Gli azzurri sono entrati nel Grande Rugby insieme con il Terzo Millennio: il Flaminio era ancora uno stadio affascinante e non il simbolo del degrado che appare oggi, un po' foresta, molto discarica, parecchio abbandono. Quando la storia cominciò, proprio il 5 febbraio dell'anno 2000, l'Italia della palla ovale, come veniva chiamato il rugby ai tempi dell'autarchia anche linguistica del fascismo quando Benny Goodman e Louis Armstrong, signori del jazz, erano Beniamino Buonuomo (gli poteva andare peggio con Benito) e Luigi Braccioforte, debuttò con un trionfo.
LA PRINCIPESSA ANNA
A spese della Scozia, che fu sconfitta 34 a 20, con 20 punti di Dominguez, argentino d'Italia, che per l'origine ed il 10 veniva ribattezzato il Maradona del rugby. Fu entusiasmante quel giorno al Flaminio: ci rimase male la Princess Royal, Anna d'Inghilterra, presidente del rugby scozzese. Talmente male che lasciò inutilizzato il bagno che le era stato riservato in tribuna, con tanto di stufetta elettrica appositamente acquistata dal Coni perché Sua Altezza Reale non dovesse subire i rigori dell'inverno romano, come se nella natia Londra fosse abituata a temperature più miti.

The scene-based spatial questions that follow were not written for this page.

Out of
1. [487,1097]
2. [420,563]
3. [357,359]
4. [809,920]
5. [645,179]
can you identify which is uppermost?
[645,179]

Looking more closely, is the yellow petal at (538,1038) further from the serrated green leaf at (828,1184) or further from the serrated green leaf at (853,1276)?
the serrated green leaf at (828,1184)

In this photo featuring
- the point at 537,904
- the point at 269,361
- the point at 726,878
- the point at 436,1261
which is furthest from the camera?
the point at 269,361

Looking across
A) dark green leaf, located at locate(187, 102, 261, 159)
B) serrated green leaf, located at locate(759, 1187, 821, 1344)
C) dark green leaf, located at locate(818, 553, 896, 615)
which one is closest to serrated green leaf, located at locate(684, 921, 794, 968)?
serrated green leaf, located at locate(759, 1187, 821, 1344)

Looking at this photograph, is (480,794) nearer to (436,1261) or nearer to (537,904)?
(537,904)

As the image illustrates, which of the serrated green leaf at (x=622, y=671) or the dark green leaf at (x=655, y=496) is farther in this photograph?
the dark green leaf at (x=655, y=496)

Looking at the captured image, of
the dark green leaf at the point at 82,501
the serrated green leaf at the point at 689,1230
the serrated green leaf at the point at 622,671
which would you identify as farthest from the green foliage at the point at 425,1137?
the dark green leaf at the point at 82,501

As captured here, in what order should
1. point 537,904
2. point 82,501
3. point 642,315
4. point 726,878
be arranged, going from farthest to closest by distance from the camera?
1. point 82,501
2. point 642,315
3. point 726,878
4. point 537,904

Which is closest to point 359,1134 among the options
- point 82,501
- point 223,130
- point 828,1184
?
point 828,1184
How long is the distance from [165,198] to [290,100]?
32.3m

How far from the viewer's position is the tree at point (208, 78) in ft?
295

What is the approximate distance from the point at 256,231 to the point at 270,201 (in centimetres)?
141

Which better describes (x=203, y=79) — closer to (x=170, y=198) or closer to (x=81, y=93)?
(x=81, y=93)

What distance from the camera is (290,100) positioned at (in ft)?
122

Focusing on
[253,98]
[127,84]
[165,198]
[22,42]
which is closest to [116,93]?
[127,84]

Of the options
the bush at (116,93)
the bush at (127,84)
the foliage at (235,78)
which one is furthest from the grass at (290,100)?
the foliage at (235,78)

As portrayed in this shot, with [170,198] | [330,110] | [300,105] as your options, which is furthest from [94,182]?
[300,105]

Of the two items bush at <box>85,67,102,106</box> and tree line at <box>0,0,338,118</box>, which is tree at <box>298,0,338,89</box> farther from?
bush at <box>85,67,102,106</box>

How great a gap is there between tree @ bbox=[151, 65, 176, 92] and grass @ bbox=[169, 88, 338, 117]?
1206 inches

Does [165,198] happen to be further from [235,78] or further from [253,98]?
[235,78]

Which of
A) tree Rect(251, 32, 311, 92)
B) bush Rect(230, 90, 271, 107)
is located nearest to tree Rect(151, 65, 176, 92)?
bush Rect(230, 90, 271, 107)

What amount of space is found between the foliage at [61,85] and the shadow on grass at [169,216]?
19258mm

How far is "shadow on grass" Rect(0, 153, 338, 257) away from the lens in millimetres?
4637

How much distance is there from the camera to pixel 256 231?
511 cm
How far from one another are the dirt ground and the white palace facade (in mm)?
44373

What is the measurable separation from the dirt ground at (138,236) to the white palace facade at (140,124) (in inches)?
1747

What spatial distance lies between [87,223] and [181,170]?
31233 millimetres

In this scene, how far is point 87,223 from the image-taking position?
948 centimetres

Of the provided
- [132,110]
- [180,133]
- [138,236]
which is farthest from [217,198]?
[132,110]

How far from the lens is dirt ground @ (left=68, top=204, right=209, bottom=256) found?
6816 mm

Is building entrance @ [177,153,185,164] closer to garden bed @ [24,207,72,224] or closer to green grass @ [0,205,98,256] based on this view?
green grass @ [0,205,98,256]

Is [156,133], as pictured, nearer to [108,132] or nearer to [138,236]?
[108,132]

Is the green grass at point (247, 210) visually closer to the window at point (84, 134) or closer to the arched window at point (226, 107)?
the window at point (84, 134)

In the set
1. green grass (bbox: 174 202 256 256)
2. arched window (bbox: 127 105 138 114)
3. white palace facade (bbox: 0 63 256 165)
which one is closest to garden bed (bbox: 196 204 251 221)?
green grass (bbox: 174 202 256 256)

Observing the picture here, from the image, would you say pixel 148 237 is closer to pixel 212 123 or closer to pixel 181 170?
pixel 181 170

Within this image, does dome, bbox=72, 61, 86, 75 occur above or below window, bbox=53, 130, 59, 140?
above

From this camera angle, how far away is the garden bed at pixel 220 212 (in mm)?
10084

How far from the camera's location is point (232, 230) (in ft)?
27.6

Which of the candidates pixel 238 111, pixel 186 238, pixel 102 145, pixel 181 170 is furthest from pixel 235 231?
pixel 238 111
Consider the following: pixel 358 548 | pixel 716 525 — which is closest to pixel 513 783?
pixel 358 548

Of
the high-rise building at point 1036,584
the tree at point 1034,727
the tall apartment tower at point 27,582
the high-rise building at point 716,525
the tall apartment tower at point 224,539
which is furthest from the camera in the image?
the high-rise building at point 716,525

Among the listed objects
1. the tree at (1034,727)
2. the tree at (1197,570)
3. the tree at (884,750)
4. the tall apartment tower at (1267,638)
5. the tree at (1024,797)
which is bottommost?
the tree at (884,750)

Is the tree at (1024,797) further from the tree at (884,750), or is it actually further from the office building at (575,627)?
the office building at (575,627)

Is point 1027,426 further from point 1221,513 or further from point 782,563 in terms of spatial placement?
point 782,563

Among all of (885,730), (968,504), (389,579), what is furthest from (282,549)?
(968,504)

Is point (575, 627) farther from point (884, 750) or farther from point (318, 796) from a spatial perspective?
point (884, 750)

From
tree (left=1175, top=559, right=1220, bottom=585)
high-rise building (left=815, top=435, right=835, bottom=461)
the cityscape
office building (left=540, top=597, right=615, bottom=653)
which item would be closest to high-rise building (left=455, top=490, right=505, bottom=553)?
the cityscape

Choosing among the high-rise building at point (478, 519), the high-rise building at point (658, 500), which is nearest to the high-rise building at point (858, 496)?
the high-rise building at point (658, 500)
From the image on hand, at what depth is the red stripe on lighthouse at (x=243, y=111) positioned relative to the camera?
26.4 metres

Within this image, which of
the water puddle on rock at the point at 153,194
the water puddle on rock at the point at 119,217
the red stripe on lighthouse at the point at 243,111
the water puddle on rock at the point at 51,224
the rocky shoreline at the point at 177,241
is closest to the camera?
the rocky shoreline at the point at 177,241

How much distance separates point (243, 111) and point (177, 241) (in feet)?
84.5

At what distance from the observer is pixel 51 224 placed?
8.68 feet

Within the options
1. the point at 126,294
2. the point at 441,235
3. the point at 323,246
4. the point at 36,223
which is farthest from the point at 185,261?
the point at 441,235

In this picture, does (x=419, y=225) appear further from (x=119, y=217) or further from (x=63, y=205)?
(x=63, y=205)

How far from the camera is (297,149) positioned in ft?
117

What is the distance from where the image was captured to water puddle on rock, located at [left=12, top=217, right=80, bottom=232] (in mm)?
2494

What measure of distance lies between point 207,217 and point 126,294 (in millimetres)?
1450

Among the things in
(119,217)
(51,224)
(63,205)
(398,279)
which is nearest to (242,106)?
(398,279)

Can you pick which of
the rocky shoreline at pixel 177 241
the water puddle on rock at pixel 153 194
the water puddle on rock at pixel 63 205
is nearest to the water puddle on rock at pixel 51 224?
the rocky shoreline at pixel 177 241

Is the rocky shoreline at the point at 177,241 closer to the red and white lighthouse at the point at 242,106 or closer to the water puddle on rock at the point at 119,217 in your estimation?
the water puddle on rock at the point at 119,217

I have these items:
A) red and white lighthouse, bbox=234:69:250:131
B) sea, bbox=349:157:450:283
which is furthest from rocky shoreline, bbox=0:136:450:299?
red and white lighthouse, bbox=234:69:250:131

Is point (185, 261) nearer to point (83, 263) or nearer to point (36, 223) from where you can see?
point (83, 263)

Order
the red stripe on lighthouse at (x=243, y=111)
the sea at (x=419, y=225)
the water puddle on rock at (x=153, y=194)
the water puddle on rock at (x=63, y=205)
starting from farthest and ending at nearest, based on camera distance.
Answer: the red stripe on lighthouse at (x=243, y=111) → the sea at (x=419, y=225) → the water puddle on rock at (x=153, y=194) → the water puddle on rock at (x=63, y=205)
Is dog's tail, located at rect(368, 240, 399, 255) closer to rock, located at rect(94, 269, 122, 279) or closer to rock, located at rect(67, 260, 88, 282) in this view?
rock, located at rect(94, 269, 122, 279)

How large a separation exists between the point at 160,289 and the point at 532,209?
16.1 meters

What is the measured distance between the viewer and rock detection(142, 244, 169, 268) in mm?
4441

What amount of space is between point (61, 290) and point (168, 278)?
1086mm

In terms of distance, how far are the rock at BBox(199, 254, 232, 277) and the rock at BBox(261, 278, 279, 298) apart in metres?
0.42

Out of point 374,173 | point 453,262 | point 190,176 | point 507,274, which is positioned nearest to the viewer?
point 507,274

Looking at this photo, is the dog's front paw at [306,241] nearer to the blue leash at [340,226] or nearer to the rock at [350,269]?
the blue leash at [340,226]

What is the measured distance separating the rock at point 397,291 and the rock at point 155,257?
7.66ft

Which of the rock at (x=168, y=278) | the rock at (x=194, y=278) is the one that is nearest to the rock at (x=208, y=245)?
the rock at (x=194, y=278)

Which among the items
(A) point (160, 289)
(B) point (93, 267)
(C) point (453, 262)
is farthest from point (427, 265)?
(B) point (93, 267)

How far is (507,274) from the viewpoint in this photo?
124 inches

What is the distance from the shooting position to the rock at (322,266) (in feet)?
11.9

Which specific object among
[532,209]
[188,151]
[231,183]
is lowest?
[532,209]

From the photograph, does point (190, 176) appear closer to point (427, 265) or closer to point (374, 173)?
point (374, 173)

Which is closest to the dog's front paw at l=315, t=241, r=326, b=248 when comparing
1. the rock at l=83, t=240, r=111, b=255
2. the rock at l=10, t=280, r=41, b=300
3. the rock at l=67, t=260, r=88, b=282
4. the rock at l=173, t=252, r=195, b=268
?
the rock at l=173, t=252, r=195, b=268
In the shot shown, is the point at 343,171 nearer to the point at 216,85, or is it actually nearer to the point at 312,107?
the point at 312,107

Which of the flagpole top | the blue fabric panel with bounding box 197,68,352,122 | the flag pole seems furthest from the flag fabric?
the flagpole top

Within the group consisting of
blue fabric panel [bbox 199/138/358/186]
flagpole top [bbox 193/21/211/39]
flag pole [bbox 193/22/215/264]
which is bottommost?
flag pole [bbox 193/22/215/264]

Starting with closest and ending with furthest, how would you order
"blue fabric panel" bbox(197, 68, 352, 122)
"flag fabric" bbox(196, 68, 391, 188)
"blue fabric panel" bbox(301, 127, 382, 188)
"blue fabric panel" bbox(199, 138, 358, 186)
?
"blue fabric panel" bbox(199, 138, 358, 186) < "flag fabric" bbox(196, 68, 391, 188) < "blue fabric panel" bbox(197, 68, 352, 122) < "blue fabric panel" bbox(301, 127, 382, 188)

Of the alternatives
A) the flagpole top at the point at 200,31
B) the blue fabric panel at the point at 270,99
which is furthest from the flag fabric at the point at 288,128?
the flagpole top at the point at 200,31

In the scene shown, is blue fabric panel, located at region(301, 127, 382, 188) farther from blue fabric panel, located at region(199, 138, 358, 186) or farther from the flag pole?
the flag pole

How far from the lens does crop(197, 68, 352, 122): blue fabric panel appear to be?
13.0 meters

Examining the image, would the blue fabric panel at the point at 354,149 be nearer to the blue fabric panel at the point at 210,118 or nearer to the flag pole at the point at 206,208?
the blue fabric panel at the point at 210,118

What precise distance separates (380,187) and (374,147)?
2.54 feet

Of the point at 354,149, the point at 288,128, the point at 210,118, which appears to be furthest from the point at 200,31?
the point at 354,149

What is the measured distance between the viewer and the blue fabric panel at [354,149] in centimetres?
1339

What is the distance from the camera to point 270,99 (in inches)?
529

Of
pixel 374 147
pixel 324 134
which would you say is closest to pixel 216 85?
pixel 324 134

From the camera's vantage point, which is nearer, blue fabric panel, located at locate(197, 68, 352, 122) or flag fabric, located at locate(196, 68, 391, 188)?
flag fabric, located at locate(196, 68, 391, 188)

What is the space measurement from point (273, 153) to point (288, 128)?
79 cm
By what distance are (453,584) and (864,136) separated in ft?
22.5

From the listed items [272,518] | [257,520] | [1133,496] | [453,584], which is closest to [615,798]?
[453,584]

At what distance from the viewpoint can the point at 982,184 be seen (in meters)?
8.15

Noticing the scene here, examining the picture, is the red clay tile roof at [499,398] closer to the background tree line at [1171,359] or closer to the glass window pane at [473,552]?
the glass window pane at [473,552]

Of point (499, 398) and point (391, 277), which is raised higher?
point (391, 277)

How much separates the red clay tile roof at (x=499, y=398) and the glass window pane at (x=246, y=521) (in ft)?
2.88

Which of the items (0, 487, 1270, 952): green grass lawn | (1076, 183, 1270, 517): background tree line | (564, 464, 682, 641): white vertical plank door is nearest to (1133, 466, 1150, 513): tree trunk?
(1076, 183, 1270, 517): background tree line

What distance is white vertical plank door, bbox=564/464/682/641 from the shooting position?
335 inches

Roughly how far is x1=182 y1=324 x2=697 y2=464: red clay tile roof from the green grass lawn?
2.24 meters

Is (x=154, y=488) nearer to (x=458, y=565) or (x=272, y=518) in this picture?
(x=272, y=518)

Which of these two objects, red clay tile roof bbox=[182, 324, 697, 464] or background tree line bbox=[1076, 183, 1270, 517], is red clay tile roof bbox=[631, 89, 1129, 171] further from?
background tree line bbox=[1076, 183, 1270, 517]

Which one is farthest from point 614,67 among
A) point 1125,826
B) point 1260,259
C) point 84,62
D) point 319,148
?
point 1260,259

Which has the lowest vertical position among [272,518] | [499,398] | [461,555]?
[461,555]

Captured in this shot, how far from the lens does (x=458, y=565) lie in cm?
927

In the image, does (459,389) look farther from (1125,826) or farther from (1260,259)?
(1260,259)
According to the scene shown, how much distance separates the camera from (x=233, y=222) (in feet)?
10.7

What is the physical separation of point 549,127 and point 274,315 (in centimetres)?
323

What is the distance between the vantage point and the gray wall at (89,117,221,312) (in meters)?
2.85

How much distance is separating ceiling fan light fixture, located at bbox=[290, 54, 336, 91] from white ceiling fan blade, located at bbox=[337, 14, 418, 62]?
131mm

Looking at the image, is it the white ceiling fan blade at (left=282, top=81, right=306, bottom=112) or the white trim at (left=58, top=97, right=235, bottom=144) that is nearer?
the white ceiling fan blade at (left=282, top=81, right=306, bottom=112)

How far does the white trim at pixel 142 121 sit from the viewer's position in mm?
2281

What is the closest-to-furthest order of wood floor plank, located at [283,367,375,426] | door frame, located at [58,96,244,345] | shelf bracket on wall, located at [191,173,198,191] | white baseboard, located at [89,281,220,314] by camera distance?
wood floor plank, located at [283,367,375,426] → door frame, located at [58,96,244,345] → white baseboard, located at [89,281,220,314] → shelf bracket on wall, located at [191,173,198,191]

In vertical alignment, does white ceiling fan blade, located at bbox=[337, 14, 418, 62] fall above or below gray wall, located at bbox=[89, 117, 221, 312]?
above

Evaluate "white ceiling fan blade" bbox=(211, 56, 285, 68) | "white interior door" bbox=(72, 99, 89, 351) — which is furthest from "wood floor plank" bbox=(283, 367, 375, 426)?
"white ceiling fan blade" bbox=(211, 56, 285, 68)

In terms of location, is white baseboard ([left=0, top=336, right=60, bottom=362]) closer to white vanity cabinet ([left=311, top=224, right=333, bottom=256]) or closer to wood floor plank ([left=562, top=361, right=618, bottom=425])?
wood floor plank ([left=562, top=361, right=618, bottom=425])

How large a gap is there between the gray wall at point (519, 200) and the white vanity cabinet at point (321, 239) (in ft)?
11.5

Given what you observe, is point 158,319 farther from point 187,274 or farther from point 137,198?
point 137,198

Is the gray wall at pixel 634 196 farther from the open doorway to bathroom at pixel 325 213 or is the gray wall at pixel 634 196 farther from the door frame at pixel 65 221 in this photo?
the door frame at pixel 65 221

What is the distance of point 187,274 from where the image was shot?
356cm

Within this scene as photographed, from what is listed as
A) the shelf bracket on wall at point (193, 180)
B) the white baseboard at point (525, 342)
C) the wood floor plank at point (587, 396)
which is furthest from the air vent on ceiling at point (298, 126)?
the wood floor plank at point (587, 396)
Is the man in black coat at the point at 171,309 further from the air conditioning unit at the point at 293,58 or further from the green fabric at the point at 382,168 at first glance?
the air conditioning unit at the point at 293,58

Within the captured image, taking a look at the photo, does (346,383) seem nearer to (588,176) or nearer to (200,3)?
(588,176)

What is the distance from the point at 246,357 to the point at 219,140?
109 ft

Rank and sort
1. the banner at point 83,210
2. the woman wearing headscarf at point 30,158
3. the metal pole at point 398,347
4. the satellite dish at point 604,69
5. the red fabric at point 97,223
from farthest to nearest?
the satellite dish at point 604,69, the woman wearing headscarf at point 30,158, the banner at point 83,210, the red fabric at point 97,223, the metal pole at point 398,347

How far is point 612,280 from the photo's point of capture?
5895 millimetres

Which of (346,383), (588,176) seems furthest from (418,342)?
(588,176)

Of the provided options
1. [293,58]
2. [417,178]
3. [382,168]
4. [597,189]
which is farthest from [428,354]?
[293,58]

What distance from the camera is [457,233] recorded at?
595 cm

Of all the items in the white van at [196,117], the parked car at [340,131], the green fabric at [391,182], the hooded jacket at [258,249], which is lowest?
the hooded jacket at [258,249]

Ci fu una specie di regale maledizione: dopo quel match d'inizio l'Italia perse quattordici incontri di fila. Ma, pan per focaccia, la Scozia dal 2000, anno in cui le Cinque Nazioni divennero Sei con la promozione dell'Italia, non ha mai vinto il trofeo.
Tempi lontani, tempi di rugby nostro pionieristico: adesso dicono che la musica potrebbe suonare diversa. Non che l'Italia possa puntare ancora al trofeo, che ce ne vorrà di tempo, ma il nuovo cittì, l'irlandese Conor O' Shea, abituato alle imprese impossibili con gli Harlequins è al lavoro per dare anche a questo sport popolarissimo (un po' snob, se vogliamo dirla tutta, con quel che si direbbe puzza sotto il naso per via del terzo tempo, del fair play e così via) e di gran moda proprio per quell'aria di buone maniere che lo contraddistingue, un posto più in alto alla squadra azzurra. Più in alto di quanto non dica l'attuale numero 13 nel ranking: negli altri sport di squadra, il calcio, la pallavolo, la pallanuoto, il basket, l'Italia è, almeno dai numeri, solitamente meglio considerata.
Curiosamente, il che non avviene (ancora) in questi altri sport, nel rugby, che ha tutta l'apparenza di una disciplina poco femminile, almeno nell'accezione vagamente maschilista che si dà alla femminilità, le ragazze stanno andando meglio: sono settime nel ranking mondiale e questa ascesa vale loro l'irrompere sugli schermi televisivi del Sei Nazioni femminile. Se non ci penserà Conor O'Shea, che ha tutta la simpatia e la stima dell'Italia sportiva, chissà che un domani le ragazze non espellano i maschi da quel campo della gloria che è l'Olimpico, casa della Nazionale di rugby nel Sei Nazioni, nel cuore della casa dello sport che è sempre il Foro Italico. Quell'Olimpico che fu il solo posto al sole e funzionante di tutta Roma bloccata dalla famosa nevicata che ci colse di sorpresa qualche anno fa: quel giorno a Parigi, Stade de France, dovettero rinviare la partita, ma all'Olimpico di Roma si giocò regolarmente.
RICHARD BURTON
Nel 2017 l'Olimpico sarà tre volte la casa del rugby e per di più oggi ci sarà anche - è la prima volta - il Presidente della Repubblica, Sergio Mattarella: un tutto esaurito è previsto per l'Irlanda (le Irlande: la Brexit è cosa fatta nel ramo, l'Irlanda del Nord fa squadra unita con l'Eire, ed è anche l'indicazione che se c'è qualcosa che può essere determinante per ogni integrazione è lo sport). Bisognerebbe farsi convincere al rugby da due personaggi pop: la scrittrice Françoise Sagan, che conquistò il mondo dei lettori (che c'erano ai tempi, anno 1954) con Bonjour Tristesse, ha scritto amo il rugby non perché è violento ma perché è intelligente, e il grande attore Richard Burton, gallese come la squadra che l'Italia affronta per prima quest'anno, ha detto del rugby che è uno spettacolo magnifico: balletto, opera e poi, all'improvviso, il sangue di un delitto. Il delitto è non amarlo.